Gilchrist et al. have just prospectively studied the natural history of E. histolytica colonization and diarrhea in infants in an urban slum located in Dhaka, Bangladesh. In this population, approximately 80 % of children were infected with E. histolytica by 2 years of age [23••]. High parasite burden and expansion of P. copri was associated with diarrhea. This work suggested that specific components of the microbiota and pathobionts might be associated with symptomatic or asymptomatic E. histolytica colonization. These studies, and future microbiome studies, provide for a better understanding of environmental factors that underlie the wide variation in clinical presentation of E. histolytica infection. However, it is difficult to test causality in population-based studies; therefore, disease models provide a useful tool to understand how the microbiome may influence the progression and severity of ameba infection.

Microbiota Modulation of the Immune System and Potential Influence on E. histolytica Infection

The intestinal bacterial microbiota has recently been shown to be important in modulating bone marrow processes that give rise to immune effector cells needed for pathogen clearance, such as neutrophils and inflammatory macrophages, and in providing protection from enteric infection [24, 25]. Several studies have also suggested that intestinal infection with one organism, or vaccination, may persistently alter innate immune populations to provide protection from infection with unrelated pathogens. This idea has been referred to as trained immunity [26, 27•]. However, the mechanism of how unrelated organisms might generate this innate memory to provide protection is not currently well understood. Murine models of amebiasis provide a method to test how the intestinal microbiota may influence innate immune populations and subsequent infection with the parasite [28].

Recently, we have shown that mice colonized with the commensal Clostridia, segmented filamentous bacteria (SFB), are protected from experimental amebiasis.

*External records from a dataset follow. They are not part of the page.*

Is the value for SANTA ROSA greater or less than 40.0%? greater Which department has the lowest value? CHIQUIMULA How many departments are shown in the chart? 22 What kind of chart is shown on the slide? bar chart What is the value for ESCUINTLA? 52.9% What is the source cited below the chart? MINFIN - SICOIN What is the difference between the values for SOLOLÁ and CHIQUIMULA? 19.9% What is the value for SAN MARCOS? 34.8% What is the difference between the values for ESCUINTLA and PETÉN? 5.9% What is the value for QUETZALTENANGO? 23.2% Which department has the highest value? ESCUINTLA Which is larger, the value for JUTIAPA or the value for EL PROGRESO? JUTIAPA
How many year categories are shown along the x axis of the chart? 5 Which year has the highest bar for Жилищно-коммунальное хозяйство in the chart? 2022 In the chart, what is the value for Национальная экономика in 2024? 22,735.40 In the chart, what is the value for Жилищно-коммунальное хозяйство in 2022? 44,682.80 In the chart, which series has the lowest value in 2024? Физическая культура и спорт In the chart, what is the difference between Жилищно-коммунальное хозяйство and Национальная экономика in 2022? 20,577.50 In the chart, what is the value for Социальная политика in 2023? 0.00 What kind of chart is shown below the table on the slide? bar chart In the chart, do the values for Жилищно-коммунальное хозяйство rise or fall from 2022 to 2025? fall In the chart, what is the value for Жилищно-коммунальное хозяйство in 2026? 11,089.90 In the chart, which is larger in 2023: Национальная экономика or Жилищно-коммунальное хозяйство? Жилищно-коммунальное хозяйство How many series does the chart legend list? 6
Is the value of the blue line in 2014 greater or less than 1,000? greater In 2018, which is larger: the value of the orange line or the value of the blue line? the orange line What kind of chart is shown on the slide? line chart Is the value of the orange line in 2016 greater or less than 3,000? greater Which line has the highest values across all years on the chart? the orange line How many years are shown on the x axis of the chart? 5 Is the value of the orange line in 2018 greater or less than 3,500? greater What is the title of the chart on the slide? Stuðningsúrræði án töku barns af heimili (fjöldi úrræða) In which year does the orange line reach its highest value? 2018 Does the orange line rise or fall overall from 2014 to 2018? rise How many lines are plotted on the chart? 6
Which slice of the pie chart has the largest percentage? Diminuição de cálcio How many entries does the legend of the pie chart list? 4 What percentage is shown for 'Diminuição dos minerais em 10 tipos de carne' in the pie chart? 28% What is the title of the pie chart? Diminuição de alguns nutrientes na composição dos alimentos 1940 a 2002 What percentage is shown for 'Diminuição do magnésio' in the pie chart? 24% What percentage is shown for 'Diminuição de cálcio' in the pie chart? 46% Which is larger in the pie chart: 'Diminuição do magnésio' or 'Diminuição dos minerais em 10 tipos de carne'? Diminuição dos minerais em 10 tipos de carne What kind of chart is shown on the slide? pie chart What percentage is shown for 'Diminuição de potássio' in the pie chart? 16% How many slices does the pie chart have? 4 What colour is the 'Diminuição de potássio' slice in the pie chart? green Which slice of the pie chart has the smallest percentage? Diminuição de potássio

Bone marrow derived dendritic cells (BMDCs) from SFB colonized mice produced significantly higher levels of interleukin 23 [29••]. IL-23 is a cytokine [30] linked to induction of IL-17 and neutrophils, which in turn have been shown to be important in immunity to the ameba [31, 32]. Transfer of BMDCs derived from mice colonized with SFB provided protection from E. histolytica infection. A host damage associated molecular pattern molecule serum amyloid A (SAA) was also increased in the serum of SFB colonized mice compared to mice lacking the commensal. Treatment of BMDCs with SAA partially recapitulated the effect of increased Interleukin 23 that was observed in BMDCs from SFB colonized mice [29••]. This work suggested that gut colonization with a commensal Clostridia might alter bone marrow cells and that host factors induced by the microbiota, such as SAA, might alter the course of E. histolytica infection.

Therefore, trained immunity may provide another potential pathway by which components of the bacterial intestinal microbiota could influence the outcome of amebiasis. Gut commensals or pathobioants may serve to alter the immune system in such a way that infection with E. histolytica results in a more robust mucosal immune response. This robust response could represent a doubled-edged sword; on one hand, it may help to clear the ameba, as in our murine model, or it might contribute to intestinal damage and more severe pathology and colitis in patients.

Conclusions

Recent population-based and murine studies have highlighted the importance of the intestinal bacterial microbiome and E. histolytica infection. The microbiome and parasite may interact in various ways, which may include alteration of virulence of the ameba, perhaps both in gut infections and in liver abscesses, induction of colonization resistance, or dysbiosis induced by the ameba, and modulation of host immunity, which alters the outcome of parasite infection. Many questions remain however. It is not truly understood how E. histolytica affects the composition of microbiota, or how the microbiota in turn may influence the progression and severity of amebiasis. Further exploration of interactions between the gut microbiome and E. histolytica will thus help provide tools and approaches that will help in the diagnosis and treatment of amebiasis.